/kaggler

R Interface for the Kaggle API

Primary LanguageROtherNOASSERTION


kaggler

🏁 An R client for accessing Kaggle’s API

R-CMD-check

Installation

You can install the dev version of {kaggler} from CRAN with:

## install kaggler package from github
devtools::install_github("koderkow/kaggler")

API Authorization

All users must be authenticated to interact with Kaggle’s APIs. To setup your API key refer to the Get Started guide.

Interacting with the API

These will be functions the user can call to have custom control over the returns and interactions with the Kaggle API.

Browse or search for Kaggle competitions.

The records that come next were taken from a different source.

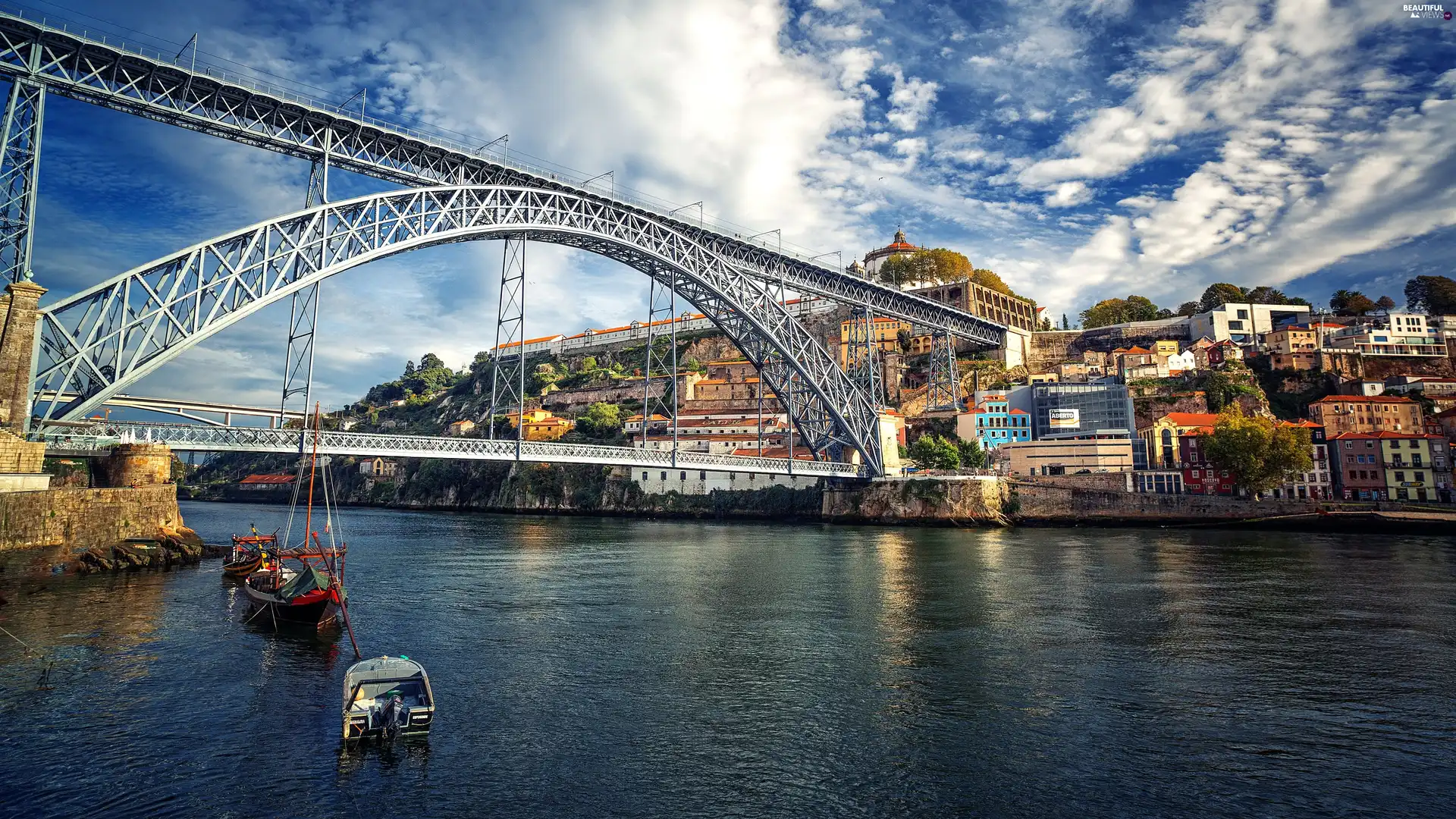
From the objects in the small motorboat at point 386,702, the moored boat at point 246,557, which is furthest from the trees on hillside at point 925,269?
the small motorboat at point 386,702

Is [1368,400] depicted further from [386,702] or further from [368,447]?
[386,702]

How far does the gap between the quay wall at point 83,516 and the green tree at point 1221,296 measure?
90.6m

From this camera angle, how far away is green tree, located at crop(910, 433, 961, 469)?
183 feet

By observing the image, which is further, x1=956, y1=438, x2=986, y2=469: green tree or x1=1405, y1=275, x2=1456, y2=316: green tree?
x1=1405, y1=275, x2=1456, y2=316: green tree

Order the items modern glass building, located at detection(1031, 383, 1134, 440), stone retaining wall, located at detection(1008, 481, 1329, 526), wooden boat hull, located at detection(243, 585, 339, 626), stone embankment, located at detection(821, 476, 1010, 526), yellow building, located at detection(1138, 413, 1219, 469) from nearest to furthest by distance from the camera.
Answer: wooden boat hull, located at detection(243, 585, 339, 626) → stone retaining wall, located at detection(1008, 481, 1329, 526) → stone embankment, located at detection(821, 476, 1010, 526) → yellow building, located at detection(1138, 413, 1219, 469) → modern glass building, located at detection(1031, 383, 1134, 440)

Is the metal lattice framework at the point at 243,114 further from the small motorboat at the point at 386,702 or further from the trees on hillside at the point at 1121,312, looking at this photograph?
the trees on hillside at the point at 1121,312

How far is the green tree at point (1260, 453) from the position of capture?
45406 millimetres

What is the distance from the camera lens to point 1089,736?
1042 cm

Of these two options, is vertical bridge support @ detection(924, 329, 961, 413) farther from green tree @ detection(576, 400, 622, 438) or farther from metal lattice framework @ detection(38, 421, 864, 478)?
green tree @ detection(576, 400, 622, 438)

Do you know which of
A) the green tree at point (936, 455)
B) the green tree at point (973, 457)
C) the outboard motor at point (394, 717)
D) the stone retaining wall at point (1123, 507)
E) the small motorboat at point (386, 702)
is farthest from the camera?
the green tree at point (973, 457)

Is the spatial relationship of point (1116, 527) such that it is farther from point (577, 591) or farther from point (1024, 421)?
point (577, 591)

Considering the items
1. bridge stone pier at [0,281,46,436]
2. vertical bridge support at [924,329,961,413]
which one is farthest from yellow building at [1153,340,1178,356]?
bridge stone pier at [0,281,46,436]

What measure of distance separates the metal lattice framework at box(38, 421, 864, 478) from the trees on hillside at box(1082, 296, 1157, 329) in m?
57.3

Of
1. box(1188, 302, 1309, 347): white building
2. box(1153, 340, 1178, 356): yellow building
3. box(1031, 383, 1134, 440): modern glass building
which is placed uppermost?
box(1188, 302, 1309, 347): white building
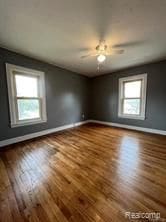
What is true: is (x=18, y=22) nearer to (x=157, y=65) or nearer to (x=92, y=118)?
(x=157, y=65)

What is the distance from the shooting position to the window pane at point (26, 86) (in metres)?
3.02

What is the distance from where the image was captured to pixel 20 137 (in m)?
3.09

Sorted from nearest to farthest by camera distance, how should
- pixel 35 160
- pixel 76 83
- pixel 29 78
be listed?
pixel 35 160
pixel 29 78
pixel 76 83

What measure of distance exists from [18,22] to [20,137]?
→ 2.72m

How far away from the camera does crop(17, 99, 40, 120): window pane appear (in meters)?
3.07

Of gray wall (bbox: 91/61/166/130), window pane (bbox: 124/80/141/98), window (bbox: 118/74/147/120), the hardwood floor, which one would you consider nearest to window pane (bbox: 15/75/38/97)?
the hardwood floor

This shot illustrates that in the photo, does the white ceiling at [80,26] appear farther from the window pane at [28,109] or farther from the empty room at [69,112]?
the window pane at [28,109]

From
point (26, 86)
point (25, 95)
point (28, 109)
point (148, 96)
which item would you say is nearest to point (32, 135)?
point (28, 109)

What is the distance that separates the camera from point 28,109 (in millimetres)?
3271

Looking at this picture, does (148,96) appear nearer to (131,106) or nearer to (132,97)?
(132,97)

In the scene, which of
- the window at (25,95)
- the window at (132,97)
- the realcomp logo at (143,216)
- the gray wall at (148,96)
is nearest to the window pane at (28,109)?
the window at (25,95)

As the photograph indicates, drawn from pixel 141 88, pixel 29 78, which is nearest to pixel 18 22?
pixel 29 78

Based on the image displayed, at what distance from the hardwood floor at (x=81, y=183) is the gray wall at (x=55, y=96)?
837 mm

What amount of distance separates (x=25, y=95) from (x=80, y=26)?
234 cm
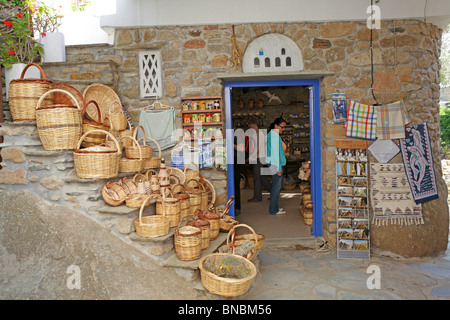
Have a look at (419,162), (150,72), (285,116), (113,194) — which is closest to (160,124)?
(150,72)

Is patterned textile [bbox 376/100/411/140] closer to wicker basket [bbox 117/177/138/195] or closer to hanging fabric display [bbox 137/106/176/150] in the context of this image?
hanging fabric display [bbox 137/106/176/150]

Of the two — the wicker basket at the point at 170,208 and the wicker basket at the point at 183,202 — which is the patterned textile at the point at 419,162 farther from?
the wicker basket at the point at 170,208

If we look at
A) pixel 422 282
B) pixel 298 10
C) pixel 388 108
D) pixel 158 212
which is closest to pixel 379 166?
pixel 388 108

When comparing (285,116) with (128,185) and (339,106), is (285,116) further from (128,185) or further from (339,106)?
(128,185)

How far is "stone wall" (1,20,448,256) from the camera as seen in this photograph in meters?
4.45

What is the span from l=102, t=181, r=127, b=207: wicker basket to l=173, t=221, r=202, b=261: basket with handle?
0.69m

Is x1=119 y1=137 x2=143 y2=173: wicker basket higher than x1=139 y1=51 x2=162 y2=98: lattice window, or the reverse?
x1=139 y1=51 x2=162 y2=98: lattice window

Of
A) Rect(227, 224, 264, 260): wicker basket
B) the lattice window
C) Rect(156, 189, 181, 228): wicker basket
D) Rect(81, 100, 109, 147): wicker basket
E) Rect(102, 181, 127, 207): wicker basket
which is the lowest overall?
Rect(227, 224, 264, 260): wicker basket

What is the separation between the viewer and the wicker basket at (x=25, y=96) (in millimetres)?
3472

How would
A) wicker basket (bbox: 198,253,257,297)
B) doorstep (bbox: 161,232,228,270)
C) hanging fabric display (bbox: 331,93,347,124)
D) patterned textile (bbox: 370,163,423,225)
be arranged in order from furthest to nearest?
hanging fabric display (bbox: 331,93,347,124) < patterned textile (bbox: 370,163,423,225) < doorstep (bbox: 161,232,228,270) < wicker basket (bbox: 198,253,257,297)

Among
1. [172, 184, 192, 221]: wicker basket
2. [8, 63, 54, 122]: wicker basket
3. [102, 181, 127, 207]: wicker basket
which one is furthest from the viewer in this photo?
[172, 184, 192, 221]: wicker basket

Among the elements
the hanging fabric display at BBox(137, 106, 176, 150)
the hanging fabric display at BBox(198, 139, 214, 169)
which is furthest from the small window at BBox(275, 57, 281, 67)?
the hanging fabric display at BBox(137, 106, 176, 150)

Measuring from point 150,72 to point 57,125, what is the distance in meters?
1.62
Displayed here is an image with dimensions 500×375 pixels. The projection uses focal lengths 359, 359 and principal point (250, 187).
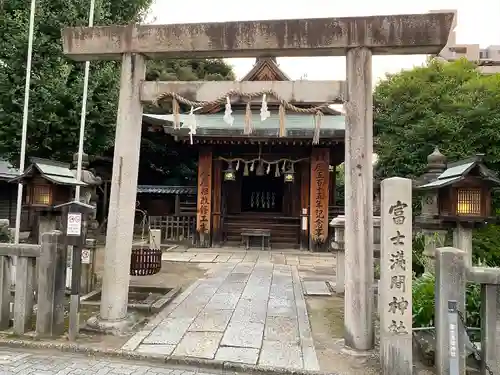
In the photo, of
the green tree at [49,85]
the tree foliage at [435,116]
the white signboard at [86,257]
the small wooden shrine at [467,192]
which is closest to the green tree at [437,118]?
the tree foliage at [435,116]

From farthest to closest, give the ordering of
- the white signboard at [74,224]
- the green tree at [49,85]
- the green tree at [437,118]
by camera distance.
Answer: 1. the green tree at [437,118]
2. the green tree at [49,85]
3. the white signboard at [74,224]

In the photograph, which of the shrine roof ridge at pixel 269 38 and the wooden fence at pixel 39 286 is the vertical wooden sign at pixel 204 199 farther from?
the wooden fence at pixel 39 286

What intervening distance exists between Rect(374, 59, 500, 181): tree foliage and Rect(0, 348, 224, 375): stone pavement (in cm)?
1145

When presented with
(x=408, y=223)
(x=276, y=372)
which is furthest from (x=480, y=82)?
(x=276, y=372)

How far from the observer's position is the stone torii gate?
4.70 metres

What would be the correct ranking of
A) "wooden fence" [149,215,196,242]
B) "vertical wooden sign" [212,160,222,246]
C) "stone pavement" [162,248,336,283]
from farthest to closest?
"wooden fence" [149,215,196,242] < "vertical wooden sign" [212,160,222,246] < "stone pavement" [162,248,336,283]

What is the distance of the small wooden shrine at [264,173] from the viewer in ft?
45.0

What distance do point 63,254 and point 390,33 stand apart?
5.34 m

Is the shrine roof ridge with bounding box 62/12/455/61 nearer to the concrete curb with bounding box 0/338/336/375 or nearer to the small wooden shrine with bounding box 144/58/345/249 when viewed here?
the concrete curb with bounding box 0/338/336/375

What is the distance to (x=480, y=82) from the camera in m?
13.0

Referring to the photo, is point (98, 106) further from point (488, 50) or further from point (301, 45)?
point (488, 50)

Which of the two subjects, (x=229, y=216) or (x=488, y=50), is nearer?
(x=229, y=216)

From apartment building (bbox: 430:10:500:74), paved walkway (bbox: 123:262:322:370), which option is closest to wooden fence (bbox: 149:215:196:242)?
paved walkway (bbox: 123:262:322:370)

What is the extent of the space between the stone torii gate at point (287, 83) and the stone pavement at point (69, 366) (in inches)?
32.2
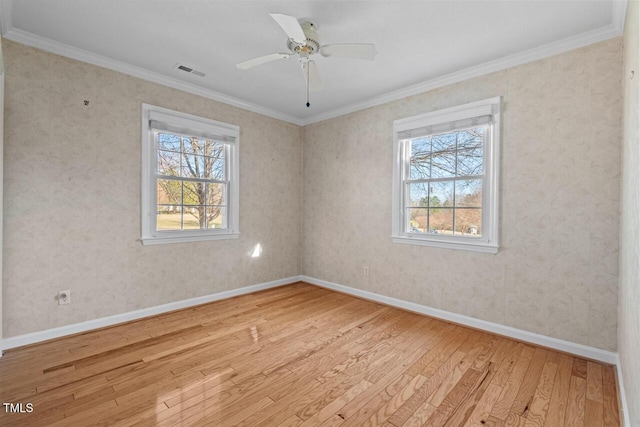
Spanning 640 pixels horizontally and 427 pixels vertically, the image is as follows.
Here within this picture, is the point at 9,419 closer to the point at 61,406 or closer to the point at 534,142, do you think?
the point at 61,406

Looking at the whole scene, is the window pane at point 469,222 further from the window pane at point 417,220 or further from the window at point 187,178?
the window at point 187,178

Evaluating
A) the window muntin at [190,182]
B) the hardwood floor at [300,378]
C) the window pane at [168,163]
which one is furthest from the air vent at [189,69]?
the hardwood floor at [300,378]

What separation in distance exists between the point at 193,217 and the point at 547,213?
3802mm

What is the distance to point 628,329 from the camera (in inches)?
70.4

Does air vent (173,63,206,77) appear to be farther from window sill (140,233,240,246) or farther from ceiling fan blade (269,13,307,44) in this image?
window sill (140,233,240,246)

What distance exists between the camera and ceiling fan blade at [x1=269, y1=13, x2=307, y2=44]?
1837mm

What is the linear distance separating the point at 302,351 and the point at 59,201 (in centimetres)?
263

## look through all competitions (paginated)
comps1 <- kgl_competitions_list()
comps1
#> # A tibble: 40 × 42
#>   title_nullable          url_nullable description_nullable organization_name_nu…¹ category_nullable
#>   <chr>                   <chr>        <chr>                <chr>                  <chr>            
#> 1 Google - American Sign… https://www… Train fast and accu… Google                 Research         
#> 2 CommonLit - Evaluate S… https://www… Automatically asses… The Learning Agency L… Featured         
#> 3 CommonLit - Evaluate S… https://www… Automatically asses… The Learning Agency L… Featured         
#> 4 CommonLit - Evaluate S… https://www… Automatically asses… The Learning Agency L… Featured         
#> 5 Bengali.AI Speech Reco… https://www… Recognize Bengali s… Bengali.AI             Research         
#> # ℹ 35 more rows
#> # ℹ abbreviated name: ¹​organization_name_nullable
#> # ℹ 37 more variables: reward_nullable <chr>, max_team_size_nullable <int>,
#> #   evaluation_metric_nullable <chr>, id <int>, ref <chr>, title <chr>, has_title <lgl>, url <chr>,
#> #   has_url <lgl>, description <chr>, has_description <lgl>, organization_name <chr>,
#> #   has_organization_name <lgl>, organization_ref <lgl>, has_organization_ref <lgl>,
#> #   category <chr>, has_category <lgl>, reward <chr>, has_reward <lgl>, tags <list>, …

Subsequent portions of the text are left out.